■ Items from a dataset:
= Beginning of Section =
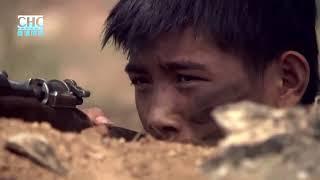 这个小孩狙击手真是神狙啊:一个人撂倒几十个日军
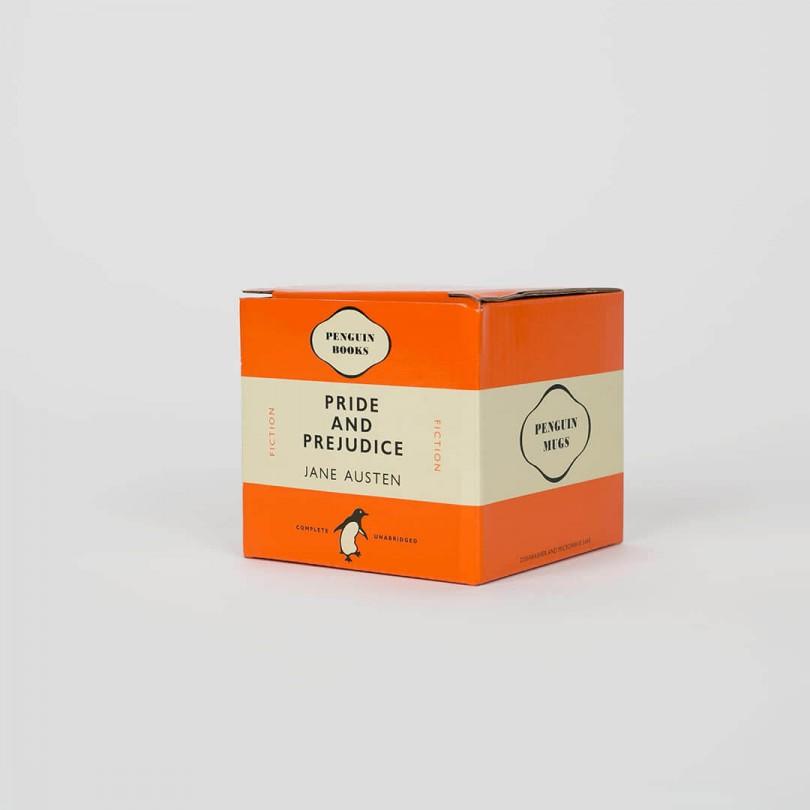 Taza · Pride and Prejudice (Penguin Collection)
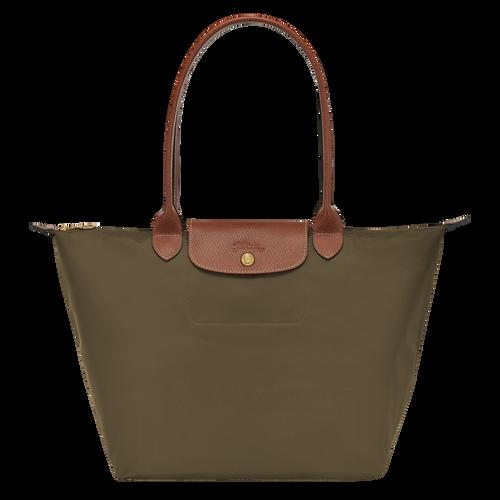 Shoulder bag L, Khaki - View 1 of  4 -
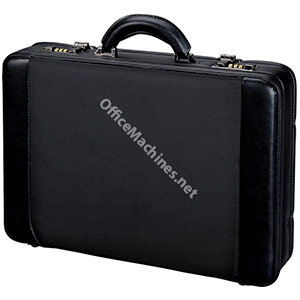 Alassio Attache Case and Removable Laptop Sleeve Imitation Leather Expandable Black
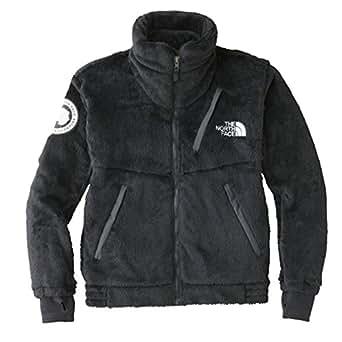 THE NORTH FACE(ノースフェイス) メンズ フリース ジャケット Antarctica Versa Loft Jacket アウトドア ブラック na61710-XL-K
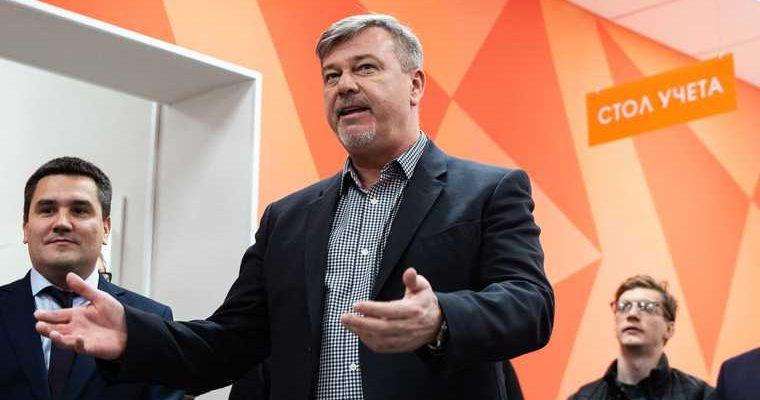 Дмитрий Баранов мэрия Екатеринбурга отставка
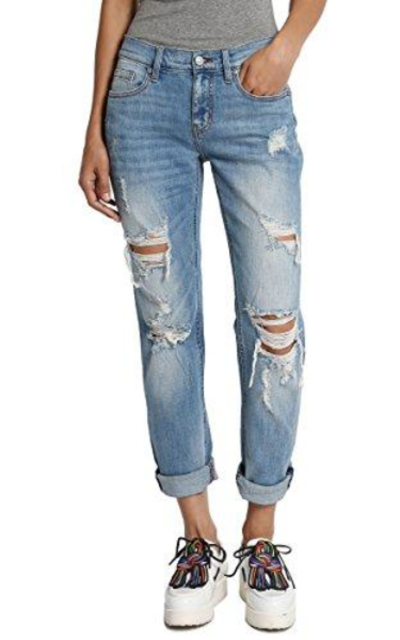 TheMogan Roll Up Relaxed Jeans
= End of Section =
This calls for each record above to be set down exactly, with the images skipped.

■ Expected output:
 这个小孩狙击手真是神狙啊:一个人撂倒几十个日军
 Taza · Pride and Prejudice (Penguin Collection)
 Shoulder bag L, Khaki - View 1 of  4 -
 Alassio Attache Case and Removable Laptop Sleeve Imitation Leather Expandable Black
 THE NORTH FACE(ノースフェイス) メンズ フリース ジャケット Antarctica Versa Loft Jacket アウトドア ブラック na61710-XL-K
 Дмитрий Баранов мэрия Екатеринбурга отставка
 TheMogan Roll Up Relaxed Jeans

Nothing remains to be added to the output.